Times of Israel — This week BGU scientists will revolutionize testing protocols in a hospital lab, with a change they say can instantly quadruple the capacity of almost any coronavirus screening facility in the world.

Prof. Tomer Hertz

The lab at Soroka University Medical Center in Beer-Sheva will stop checking samples individually, according to systems immunologist Prof.
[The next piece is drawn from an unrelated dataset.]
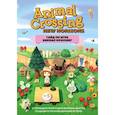 russische bücher: Стефани Милтон - Гайд по игре Энимал Кроссинг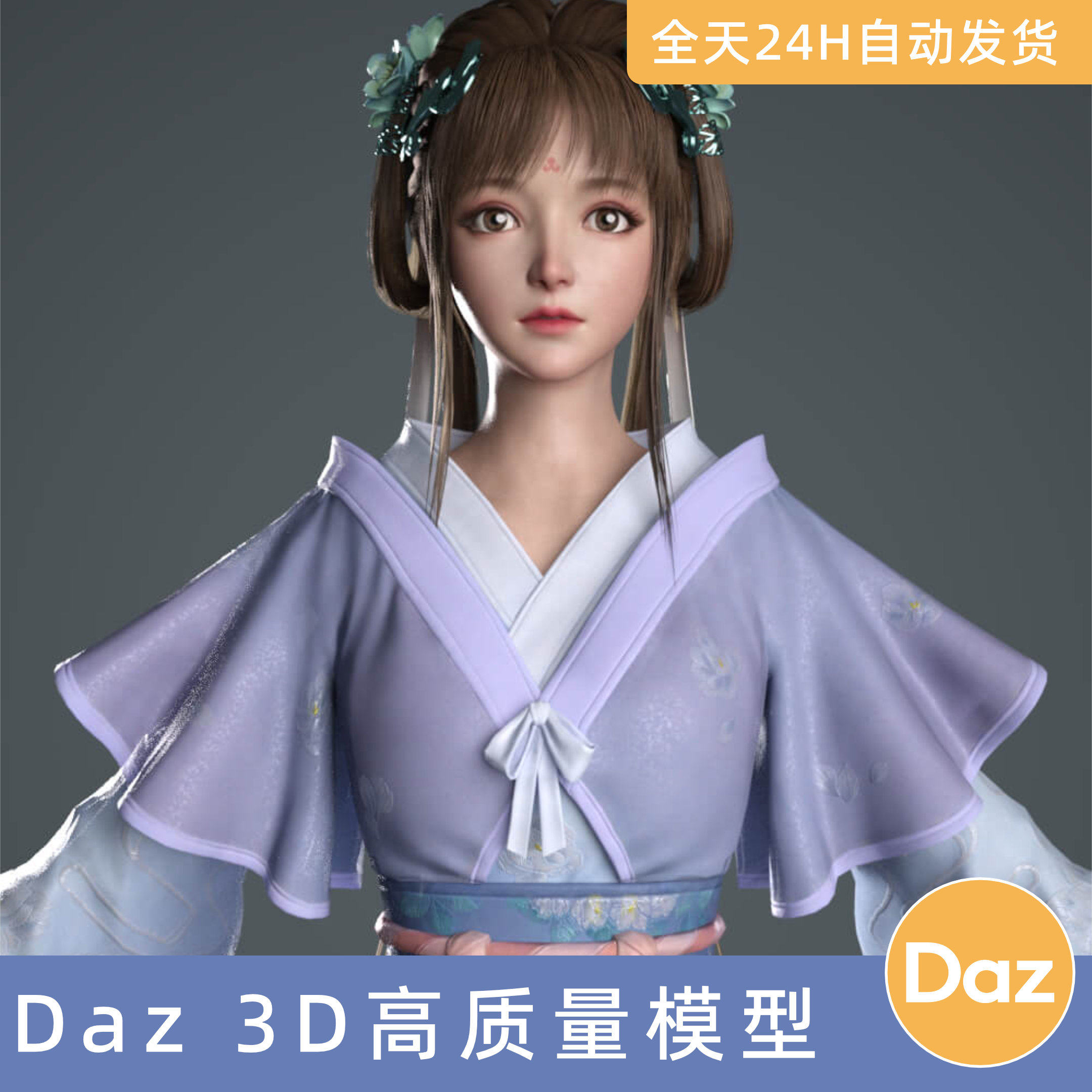 Daz3D素材模型资源人物角色仙剑奇侠传七女主角白茉晴PAL7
Tomer Hertz from BGU’s Shraga Segal Department of Microbiology, Immunology and Genetics.

Instead, it will introduce his new method, which will see tests processed in batches, while eliminating the clunkiness that has made the so-called “pooling” of tests a relatively unattractive option until now.

“Our method is probably the only way to deliver the kind of mass testing that countries are currently aiming for in order to control outbreaks,” says Prof. Hertz, who is part of the BGU research team behind the new approach. “And it’s being used first in Israel.”

The change isn’t powered by a medical or technological innovation, but rather by some cleverly applied math. Labs will use only regular computers and widely available machines to implement the pooling, says Prof. Hertz.

Israel’s Health Ministry has approved the method built from this math and awarded Prof. Hertz’s new company, Poold Diagnostics, a contract to deploy it at Soroka, with the possibility of extending it to more test facilities.

“Unlike in regular pooled testing, there’s no need for us to reexamine samples from pools that tested positive in order to pinpoint exactly who is positive. We already know,” says Prof. Hertz.

Prof. Hertz projects that introducing his method at Soroka will quadruple the current capacity of 2,000 samples a day with minimal increase in staffing and virtually no increase in materials required.

The Poold Diagnostics team is eager to provide it internationally.